Why should you care?
Early iterations of MPE controllers were fairly easy to write off as niche and often expensive oddities. The original Seaboard Grand from ROLI retailed at around $2,000, and the Haken Continuum goes for over double that.
Even as more affordable controllers began to appear, it wasn’t immediately obvious what to do with them. While the Seaboard Grand and Continuum made use of internal sound engines, the LinnStrument originally involved a fair amount of user setup, meaning potential users needed the ability to imagine precisely how they’d make use of it in their setup. Similarly, when we first tried out ROLI’s affordable Blocks range, we were, in all honesty, fairly underwhelmed by the somewhat limited implementation.
So what’s changed? For one thing, expressive MIDI controllers are becoming more affordable. ROLI’s own Blocks and LUMI ranges are both available below £300, while other brands such as Joué, Sensel and Artiphon have their own unique takes on the ‘expressive’ controller concept that can be picked up around the same price point.
More importantly though, implementation has become far more mainstream. Several major DAWs, including Logic, Cubase, Waveform, Bitwig and, most recently, Live 11, now offer simple plug-and-play compatibility with MPE controllers. In most cases at least some of their internal instruments can be used for MPE sounds, too.
As for ROLI, back in 2016 the brand acquired UK plugin developer FXpansion, which proved to be a savvy move. Within a few years new versions of the company’s popular Strobe and Cypher soft synths had appeared, each equipped with deep MPE integration and a ton of expressive presets.
Most recently, the company has launched a new version of its own Equator synth, which started life as a Seaboard sound engine but has evolved into a hugely powerful ‘super synth’ in its own right.
Other soft synths have come onboard, too, including the likes of Xfer Serum, Hive and Bazille from u-he, Omnisphere, Reaktor and even a good number of iOS apps. As a consequence, if you pick up an MPE controller in 2021, there’s a good chance you’re already geared up with an instrument ready to make use of it with minimal setup.
As a result of both of these things, MPE is no longer of sole interest to the skilled keyboardists out there. While, naturally, a bit of playing skill will help you make the most of an expressive controller, there are plenty of ways that even the most ham-fisted electronic musician can use MPE synths for interesting sound design.
Try, for example, using a synth like Equator 2 or Omnisphere to build drones or pads that allow you to hold a single chord but blend between different timbres using slides or aftertouch.

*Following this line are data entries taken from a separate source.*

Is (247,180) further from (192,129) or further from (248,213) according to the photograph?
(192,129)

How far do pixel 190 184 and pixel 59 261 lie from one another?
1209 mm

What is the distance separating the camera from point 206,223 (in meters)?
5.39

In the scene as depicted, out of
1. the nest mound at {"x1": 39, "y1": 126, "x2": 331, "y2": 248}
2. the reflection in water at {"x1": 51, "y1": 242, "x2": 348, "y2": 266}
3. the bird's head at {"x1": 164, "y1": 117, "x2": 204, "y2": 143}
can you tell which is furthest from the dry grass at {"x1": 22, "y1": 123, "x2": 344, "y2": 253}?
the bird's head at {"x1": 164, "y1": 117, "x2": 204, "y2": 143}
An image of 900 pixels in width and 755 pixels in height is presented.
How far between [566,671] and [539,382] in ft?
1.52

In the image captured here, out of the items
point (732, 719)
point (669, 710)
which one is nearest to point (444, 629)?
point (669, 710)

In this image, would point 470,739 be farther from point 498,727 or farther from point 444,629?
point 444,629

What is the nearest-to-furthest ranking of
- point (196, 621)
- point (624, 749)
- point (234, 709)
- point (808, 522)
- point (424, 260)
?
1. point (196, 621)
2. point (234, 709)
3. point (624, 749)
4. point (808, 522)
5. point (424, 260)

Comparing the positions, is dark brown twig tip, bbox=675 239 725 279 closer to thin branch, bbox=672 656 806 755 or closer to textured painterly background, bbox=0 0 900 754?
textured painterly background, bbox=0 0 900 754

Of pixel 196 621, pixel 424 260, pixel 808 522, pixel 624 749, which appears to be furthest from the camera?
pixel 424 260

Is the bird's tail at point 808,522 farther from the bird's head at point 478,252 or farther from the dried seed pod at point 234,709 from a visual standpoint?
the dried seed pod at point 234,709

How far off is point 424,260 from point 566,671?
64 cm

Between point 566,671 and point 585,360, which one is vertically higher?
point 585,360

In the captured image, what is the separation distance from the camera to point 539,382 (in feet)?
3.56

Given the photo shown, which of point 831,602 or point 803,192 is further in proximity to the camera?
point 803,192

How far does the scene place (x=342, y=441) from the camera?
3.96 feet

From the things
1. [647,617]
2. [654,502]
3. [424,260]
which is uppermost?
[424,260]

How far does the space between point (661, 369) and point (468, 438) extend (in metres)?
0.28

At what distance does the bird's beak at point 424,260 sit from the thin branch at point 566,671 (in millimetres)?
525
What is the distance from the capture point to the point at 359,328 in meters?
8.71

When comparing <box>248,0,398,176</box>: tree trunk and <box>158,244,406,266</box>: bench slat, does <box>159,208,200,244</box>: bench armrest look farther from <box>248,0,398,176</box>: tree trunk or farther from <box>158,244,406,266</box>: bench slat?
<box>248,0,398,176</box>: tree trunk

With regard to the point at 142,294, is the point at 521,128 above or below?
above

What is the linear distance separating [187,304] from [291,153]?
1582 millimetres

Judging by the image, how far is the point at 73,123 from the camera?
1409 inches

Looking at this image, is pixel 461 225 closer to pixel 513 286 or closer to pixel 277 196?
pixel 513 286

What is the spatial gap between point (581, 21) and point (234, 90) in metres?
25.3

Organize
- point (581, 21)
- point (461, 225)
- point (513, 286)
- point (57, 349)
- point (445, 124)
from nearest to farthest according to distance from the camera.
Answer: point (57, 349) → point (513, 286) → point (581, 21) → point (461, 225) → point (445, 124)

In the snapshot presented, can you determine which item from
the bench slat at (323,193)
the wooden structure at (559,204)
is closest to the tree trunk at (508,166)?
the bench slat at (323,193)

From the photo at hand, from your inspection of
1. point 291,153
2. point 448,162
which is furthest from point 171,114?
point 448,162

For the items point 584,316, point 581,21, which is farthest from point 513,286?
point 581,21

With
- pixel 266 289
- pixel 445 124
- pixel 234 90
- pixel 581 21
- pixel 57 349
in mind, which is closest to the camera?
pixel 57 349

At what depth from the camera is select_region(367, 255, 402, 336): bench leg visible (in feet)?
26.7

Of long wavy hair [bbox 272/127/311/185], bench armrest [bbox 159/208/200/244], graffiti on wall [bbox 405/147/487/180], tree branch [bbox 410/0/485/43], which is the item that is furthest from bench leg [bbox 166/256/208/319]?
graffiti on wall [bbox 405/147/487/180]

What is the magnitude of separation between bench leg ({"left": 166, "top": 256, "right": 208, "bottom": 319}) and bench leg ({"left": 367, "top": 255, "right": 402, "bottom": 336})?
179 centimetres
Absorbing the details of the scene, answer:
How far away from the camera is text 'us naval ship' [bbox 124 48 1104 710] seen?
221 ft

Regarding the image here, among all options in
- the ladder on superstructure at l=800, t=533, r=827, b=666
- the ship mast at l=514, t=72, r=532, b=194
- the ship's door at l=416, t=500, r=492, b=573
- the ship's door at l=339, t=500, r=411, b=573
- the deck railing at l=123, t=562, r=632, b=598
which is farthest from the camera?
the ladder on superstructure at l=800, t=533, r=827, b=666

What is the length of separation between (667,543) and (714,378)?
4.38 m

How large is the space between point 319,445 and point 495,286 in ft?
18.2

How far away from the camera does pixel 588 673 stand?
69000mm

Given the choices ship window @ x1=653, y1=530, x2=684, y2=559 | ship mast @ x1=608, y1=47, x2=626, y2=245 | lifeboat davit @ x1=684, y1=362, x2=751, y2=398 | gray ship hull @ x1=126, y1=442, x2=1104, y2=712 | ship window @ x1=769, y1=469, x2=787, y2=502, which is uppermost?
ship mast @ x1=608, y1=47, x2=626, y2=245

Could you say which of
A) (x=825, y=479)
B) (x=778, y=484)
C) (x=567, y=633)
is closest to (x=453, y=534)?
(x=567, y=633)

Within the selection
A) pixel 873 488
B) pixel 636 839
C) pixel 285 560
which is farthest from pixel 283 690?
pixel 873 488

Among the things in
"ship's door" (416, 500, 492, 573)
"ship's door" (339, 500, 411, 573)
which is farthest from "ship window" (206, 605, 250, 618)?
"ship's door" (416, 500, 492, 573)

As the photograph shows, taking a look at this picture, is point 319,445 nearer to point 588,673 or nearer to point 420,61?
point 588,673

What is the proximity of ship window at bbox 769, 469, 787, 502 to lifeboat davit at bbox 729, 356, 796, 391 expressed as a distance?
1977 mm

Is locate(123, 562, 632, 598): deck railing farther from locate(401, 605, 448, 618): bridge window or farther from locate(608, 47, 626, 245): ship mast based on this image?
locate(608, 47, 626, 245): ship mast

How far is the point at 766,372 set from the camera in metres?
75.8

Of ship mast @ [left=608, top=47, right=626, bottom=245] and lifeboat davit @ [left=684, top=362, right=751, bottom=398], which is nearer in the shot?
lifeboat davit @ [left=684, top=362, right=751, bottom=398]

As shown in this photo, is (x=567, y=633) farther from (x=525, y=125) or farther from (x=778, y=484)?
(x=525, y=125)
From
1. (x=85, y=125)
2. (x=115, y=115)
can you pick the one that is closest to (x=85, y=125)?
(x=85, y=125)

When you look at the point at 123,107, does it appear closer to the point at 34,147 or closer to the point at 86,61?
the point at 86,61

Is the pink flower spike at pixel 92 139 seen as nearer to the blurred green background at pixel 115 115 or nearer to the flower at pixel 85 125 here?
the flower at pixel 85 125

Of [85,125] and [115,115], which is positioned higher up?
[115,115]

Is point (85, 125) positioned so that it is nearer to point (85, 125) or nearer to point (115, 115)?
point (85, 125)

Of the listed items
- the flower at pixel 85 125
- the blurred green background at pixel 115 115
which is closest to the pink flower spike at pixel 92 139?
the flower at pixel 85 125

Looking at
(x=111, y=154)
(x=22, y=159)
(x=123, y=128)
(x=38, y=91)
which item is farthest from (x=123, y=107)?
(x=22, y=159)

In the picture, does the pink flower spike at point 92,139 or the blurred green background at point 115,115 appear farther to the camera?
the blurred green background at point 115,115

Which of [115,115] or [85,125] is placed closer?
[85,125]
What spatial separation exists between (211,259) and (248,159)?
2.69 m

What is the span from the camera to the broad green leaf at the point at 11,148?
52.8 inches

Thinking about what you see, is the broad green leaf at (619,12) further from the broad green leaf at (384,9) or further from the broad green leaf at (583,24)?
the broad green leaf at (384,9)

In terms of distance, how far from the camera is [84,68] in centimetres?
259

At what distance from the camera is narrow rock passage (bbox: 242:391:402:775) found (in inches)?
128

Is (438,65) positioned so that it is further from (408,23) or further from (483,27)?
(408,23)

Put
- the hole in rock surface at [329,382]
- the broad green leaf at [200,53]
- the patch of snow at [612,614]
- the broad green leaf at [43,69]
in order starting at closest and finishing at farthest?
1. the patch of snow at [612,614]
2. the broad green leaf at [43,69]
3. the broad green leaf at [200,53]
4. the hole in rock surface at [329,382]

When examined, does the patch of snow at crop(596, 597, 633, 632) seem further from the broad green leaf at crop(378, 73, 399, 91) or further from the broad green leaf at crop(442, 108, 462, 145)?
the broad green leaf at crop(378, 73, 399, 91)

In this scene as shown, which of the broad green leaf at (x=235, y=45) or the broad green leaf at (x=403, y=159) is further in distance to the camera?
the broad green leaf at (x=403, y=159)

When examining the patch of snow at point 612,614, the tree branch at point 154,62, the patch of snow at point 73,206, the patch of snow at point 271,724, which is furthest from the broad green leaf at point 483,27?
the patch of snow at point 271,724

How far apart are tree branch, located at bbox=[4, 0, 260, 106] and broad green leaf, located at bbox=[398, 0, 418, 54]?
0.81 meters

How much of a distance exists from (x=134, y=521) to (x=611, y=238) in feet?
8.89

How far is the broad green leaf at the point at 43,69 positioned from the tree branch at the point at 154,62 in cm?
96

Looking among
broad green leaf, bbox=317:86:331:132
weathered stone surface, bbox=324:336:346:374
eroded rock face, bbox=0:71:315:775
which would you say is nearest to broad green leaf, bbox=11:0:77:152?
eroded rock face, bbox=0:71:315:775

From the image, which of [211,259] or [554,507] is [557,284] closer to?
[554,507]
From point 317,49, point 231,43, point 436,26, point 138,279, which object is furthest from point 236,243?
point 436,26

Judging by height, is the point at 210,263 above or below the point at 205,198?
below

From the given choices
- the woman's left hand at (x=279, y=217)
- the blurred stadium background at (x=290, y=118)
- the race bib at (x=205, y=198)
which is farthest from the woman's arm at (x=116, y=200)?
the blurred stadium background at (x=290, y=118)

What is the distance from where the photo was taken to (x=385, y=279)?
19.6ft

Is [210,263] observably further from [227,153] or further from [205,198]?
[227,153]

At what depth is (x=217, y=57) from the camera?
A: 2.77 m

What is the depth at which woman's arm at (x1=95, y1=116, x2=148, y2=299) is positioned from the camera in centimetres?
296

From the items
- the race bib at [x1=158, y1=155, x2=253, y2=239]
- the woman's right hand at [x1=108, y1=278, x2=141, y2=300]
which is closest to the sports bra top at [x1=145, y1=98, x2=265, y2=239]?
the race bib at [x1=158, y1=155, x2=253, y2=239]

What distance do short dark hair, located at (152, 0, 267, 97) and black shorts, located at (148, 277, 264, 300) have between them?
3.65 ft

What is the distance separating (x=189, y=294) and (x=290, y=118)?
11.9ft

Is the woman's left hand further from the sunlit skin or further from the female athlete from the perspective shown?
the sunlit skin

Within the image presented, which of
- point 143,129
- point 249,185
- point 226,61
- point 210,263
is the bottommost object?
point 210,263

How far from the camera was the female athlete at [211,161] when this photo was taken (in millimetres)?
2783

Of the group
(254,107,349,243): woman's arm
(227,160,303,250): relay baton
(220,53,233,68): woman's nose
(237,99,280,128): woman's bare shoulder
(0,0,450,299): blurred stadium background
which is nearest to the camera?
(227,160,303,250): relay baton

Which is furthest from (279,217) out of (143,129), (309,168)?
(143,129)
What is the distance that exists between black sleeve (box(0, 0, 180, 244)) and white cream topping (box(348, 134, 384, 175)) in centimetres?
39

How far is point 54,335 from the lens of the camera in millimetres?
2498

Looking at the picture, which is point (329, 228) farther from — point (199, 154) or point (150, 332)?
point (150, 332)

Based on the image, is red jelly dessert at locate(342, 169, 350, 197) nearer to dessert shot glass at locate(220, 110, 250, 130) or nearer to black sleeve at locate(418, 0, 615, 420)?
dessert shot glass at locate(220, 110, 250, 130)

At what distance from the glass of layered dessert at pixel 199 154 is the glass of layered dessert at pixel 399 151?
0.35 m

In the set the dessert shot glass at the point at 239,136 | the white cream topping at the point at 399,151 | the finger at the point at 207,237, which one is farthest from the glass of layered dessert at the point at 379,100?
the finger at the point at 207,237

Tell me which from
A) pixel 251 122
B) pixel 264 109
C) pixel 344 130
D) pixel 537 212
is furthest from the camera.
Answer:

As DAW updates have become increasingly more MPE-friendly, too, it’s so far a lot easier to quantise, refine and edit MIDI recorded by an MPE controller. Although the exponential increase in expression data can still be a little time consuming, it does mean there’s far less pressure to be able to nail the perfect take when recording.
If nothing else, it seems like we’ve reached a tipping point now where MPE no longer runs the risk of being a fad that might lose support in the long run. The software implementation mentioned above is unlikely to be dropped in the near future, even as MIDI 2.0 begins to roll out.
Whereas early adopters of Seaboards or Linnstruments might have run a slight risk that the format might end up as something of a dead end if the controllers didn’t catch on, it’s pretty safe to say that you can now incorporate MPE control or sounds into your music making without worrying about longevity.